It has been three years since coming home from Africa. I wrote this toward the end of my partner’s two month furlough in the States. Alone in that dusty village for weeks, I discovered a hunger to write in my journal. I would fill pages and pages to satisfy my desire to communicate in a place where no one but my translator spoke english. If it seems unfinished, that’s because it is. I think the process of writing down a thought is never clean cut; it never ceases to move and evolve with every successive moment. I was merely trying to get on paper whatever was in my mind at that moment, and see where it went.
This is an excerpt from that journal, written on a day as mundane as any other. Reading it feels familiar. But also as if it came from another person, and perhaps a better one.
2 months are almost up.
Where does the time go? One year ago, I was stepping off a plane with someone I barely knew. Each day has felt long, yet looking back it seems a blur of emotions, weather, pain and joy, landscapes. We have a home now, filled with people and all the collected pets that attached themselves to our hearts like burrs on felt.
I’ve learned things. Even as recently as the last few weeks. My heart has transformed its shape too many times, more than I care to recall. The full spectrum of human emotion. Learning what to do with myself, a transitory creature. I mold and shape my life, or allow it to be shaped, in hopes of a place in my distant future, traveling a narrow road before I rest.
Faces clutter my mind. Old ones are within the deepest layers, but new ones crowd the surface. Men and women enshrouded in swaths of black cloth, adorned with bright beads, yellow, red, white. Gapped front teeth and outstretched hand in greeting, polite indifference. Not every tribe is hungry or waiting for the message of salvation. Salvation from what? They like their lives. They aren’t plagued with as much melancholy or self-doubt as a Western mind. They love the dancing, the controlled breathing, their flocks of sheep, goats, herds of cattle. White milk homogenized in large gourds, tangy, thick, on the verge of becoming yogurt, served in thin metal bowls. Honey, dark and sweet, that tastes like flowers.
It’s been a year of reflection, a flip coin of self-loathing and a realization of God’s grace. You can’t give what you don’t have, and so many people come to me, asking and asking until I feel devoid of everything, not only of monetary units of currency. Like a steady metronome, I feel my heart click back and forth between compassion and exasperation. Am I a missionary, or a benefactor? It would be all too easy to pack my things and fly home. No one would begrudge me defeat.

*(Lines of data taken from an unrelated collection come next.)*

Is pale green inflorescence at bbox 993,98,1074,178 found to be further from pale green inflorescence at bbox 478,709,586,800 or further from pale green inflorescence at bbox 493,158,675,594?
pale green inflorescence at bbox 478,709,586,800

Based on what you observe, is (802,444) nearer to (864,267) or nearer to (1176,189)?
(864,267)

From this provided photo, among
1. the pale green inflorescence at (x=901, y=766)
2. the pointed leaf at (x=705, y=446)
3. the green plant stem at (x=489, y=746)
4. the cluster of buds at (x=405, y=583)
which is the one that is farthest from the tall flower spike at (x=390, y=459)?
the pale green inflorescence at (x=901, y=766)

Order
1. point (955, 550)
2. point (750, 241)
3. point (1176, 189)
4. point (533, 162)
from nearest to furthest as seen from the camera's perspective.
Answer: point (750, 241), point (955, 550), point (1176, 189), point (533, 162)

If that is all I am, all I will be, then it is meaningless. If I felt such an inclination to improve humanity’s condition, there are others worse off. No, that is not why I have come. I was sent, called, and not in the way people always talk about. “How did you find your calling?” I never received a celestial message informing me that I was supposed to devote my life to missions. No. For a long time my uncertainty ate me away, even after coming here, even after considering the circumstances that preceded my arrival.
These people don’t know Jesus.
That fact alone, I am not proud to admit, is often not strong enough for me, yet it’s strong enough for the God who sent me. And in my most desperate moments, that truth buoys, it transcends every petty, vapid thought I have that savours of lost hope and impatience.
When you pray that He will be strong in your weaknesses, He does not make you stronger. He rather uses your failings as a backdrop, a juxtaposition, for His light and wonders. The darker the night the brighter the stars, and I can see where my Father is present, why I can endure at all in a place so lonely and desolate. The fact that I am where I am at all is to His credit. When compassion wells up within me, after weeks of being asked and begging, I know where it comes from.
Because, you see, it’s a choice. Many claim that you can’t control how you feel, but you can control what you remember. My first reaction, weary after all this time, is to become tired and resentful. But then I choose not to forget my past debts that have been pardoned, How many times do I ask my Father for my needs? And in His way, He gently turns my heart away from myself and to the those who are yet strangers. He waits for me, day to day, to remember what I need to know. I’ve grown calmer, on the inside. The edge is being worn off.
I fear judgement from others, and in turn God is feared by me; I don’t allow myself to hope for favor because I know what I deserve and have learned in life to keep my expectations quiet, to not make an opportunity for rejection.
You begin to see how weak I am.
But…but how can I convince others of a love I either don’t remember or lack faith in?
My peace comes in loving others, because then it makes it tangible. “This is how God has loved me. That is where I learned how.” Like sitting down to a grand piano and allowing your fingers to sink into ivory keys, listening to deep tones that resonate through to your bones. At that moment you remember the lessons, the tutor, the instruction. It comes back to you.